The New Yorker has a brilliant article on the Dogfish Head Ale craft brewery:
“I looked around and saw three breweries basically ruling the United States,” he told me. All but one per cent of the beer sold in the U.S. was still made by Miller, Coors, and Anheuser-Busch, along with mid-sized and foreign breweries such as Pabst and Heineken. And while craft breweries made wonderful beer, they were mostly focussed on classic German and British styles, such as pale ale and Pilsner. Calagione had something else in mind. “I’d read a copy of Michael Jackson’s ‘World Guide to Beer,’ and I thought, Holy shit! There are people out there making beer with fruit! There are Scottish ales made with heather flowers! Maybe I can make a living making beer that isn’t like anything else.” It was an opportunity to play David to the beer industry’s Goliaths, he says.

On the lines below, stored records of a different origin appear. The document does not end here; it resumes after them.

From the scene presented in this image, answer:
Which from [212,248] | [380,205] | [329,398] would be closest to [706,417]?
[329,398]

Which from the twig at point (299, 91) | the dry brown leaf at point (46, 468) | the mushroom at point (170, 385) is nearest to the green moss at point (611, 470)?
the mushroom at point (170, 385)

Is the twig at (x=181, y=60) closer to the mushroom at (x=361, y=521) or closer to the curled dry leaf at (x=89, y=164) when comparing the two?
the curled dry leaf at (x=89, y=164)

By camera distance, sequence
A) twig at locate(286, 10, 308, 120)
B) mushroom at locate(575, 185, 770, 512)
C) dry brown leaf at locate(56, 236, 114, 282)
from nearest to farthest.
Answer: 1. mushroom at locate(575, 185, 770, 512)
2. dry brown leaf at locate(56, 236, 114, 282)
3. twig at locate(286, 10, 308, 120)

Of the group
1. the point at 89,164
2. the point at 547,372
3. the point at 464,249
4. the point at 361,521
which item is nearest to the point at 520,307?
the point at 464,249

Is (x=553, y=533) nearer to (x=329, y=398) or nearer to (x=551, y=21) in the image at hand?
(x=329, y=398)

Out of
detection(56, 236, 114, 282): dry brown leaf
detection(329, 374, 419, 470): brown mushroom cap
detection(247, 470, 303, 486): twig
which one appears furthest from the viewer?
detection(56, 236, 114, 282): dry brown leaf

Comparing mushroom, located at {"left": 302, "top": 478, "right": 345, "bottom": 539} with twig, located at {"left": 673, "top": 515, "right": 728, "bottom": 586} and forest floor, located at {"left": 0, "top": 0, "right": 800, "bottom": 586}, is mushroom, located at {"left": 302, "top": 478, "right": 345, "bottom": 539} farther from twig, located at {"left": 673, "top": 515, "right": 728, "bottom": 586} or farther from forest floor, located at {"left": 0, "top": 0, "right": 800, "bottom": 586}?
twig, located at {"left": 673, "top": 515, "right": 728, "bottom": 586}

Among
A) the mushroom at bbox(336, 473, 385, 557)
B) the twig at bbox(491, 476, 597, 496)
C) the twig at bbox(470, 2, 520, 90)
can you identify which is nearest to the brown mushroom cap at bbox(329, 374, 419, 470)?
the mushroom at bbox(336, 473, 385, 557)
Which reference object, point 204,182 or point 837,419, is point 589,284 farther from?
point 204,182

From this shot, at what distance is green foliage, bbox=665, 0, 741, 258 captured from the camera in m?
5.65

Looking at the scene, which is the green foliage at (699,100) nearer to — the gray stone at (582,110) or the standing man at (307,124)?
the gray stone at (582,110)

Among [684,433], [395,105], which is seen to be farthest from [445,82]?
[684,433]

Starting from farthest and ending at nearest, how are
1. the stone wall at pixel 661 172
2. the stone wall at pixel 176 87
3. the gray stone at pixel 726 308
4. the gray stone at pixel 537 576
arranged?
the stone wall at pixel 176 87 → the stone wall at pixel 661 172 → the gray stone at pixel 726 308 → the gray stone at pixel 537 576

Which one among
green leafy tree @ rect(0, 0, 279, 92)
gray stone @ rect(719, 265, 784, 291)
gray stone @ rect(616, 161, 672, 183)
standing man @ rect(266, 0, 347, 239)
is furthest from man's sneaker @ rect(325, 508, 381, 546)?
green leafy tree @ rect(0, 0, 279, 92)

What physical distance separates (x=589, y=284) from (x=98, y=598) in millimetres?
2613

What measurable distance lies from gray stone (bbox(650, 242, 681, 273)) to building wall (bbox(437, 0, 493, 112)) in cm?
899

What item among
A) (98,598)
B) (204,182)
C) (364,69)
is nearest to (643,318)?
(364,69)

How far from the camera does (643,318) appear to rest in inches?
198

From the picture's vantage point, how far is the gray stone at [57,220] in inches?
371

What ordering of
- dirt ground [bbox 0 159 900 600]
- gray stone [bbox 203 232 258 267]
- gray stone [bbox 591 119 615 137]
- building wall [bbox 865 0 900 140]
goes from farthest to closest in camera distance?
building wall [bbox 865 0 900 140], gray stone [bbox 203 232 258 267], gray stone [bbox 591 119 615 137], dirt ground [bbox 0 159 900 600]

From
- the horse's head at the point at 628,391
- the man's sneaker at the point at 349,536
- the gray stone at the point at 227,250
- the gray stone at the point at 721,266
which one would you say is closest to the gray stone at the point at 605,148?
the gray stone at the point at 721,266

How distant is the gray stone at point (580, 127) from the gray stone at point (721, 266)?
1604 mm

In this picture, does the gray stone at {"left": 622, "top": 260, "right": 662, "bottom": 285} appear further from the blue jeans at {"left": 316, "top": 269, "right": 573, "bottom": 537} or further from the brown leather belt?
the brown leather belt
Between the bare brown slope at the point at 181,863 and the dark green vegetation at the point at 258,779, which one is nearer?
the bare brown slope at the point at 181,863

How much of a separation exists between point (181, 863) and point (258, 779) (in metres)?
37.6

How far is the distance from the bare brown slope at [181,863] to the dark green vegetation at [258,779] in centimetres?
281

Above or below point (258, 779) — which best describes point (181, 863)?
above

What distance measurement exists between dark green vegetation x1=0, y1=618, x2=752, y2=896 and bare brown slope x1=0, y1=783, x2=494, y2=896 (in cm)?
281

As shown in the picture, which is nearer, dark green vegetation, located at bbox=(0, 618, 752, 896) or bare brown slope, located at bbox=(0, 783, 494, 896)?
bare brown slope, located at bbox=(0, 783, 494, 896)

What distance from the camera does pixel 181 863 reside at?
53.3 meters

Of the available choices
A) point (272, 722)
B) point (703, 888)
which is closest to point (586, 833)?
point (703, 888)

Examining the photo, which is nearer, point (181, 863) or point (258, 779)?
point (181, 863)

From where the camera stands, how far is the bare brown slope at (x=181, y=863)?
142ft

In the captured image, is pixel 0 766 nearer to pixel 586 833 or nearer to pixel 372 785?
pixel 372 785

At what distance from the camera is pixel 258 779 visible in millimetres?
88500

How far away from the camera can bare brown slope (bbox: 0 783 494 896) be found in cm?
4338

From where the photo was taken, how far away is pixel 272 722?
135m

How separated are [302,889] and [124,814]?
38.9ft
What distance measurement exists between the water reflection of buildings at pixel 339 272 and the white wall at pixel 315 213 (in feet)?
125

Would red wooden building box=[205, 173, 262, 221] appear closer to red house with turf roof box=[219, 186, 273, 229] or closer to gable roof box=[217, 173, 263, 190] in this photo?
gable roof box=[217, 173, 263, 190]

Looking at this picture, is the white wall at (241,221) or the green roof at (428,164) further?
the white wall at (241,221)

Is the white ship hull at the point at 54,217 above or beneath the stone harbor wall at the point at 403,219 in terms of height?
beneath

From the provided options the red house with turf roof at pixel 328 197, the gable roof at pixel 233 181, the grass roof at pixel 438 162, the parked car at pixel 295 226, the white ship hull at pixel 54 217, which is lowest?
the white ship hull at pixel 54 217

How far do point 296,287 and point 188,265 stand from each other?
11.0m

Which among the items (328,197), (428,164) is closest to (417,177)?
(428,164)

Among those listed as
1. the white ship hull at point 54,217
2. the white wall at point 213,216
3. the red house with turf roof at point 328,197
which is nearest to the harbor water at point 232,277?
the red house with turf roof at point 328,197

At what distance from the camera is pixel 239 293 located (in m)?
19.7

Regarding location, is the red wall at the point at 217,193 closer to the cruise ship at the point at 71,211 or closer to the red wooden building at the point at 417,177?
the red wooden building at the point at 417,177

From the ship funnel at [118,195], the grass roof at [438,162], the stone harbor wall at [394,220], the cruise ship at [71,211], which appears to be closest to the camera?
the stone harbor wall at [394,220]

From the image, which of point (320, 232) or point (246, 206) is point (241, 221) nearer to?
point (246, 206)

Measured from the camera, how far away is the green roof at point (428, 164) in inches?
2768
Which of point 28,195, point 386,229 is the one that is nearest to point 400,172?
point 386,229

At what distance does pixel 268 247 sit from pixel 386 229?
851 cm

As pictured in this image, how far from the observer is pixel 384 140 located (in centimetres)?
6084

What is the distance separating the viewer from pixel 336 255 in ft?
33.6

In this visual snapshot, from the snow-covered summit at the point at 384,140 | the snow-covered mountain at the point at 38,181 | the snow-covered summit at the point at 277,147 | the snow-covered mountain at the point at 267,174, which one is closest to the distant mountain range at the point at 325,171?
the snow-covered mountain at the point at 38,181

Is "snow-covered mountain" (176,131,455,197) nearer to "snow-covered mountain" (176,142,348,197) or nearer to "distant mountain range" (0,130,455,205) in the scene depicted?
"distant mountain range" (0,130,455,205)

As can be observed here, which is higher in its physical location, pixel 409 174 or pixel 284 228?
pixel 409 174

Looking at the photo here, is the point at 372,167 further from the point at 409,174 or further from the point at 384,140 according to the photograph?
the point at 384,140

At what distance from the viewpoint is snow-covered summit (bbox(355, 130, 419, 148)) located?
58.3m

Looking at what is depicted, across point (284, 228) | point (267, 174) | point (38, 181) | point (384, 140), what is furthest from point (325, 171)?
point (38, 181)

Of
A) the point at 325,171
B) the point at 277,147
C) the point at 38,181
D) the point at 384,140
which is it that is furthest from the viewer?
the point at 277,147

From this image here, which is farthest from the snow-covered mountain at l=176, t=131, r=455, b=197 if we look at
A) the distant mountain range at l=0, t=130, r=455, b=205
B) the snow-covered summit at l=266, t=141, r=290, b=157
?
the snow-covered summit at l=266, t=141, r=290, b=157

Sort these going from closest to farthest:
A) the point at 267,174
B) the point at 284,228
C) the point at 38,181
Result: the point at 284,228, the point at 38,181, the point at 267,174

Selders arrived about an hour after we did, driving a van filled with sacks of grain. He was wearing what looked like a gas-station attendant’s uniform, with his name stitched over one front pocket and the Dogfish logo over the other. His hair was gelled into a miniature Mohawk—more Tintin than Billy Idol—and his eyes, framed by thick black glasses, wore their usual look of ironic bewilderment. Selders, who is thirty-three, was a painter and ska guitarist before he became a brewer. When he and Calagione aren’t making beer, they sometimes perform together at the pub as a beer-themed hip-hop duo called the Pain Relievaz (sample lyrics: “You’re the barley virgin that my malt mill will deflour”).
Great stuff. At present, my favorite craft brews are Brother Thelonius Abbey Ale, Flying Dog Hefeweizen, and Delirium Tremens.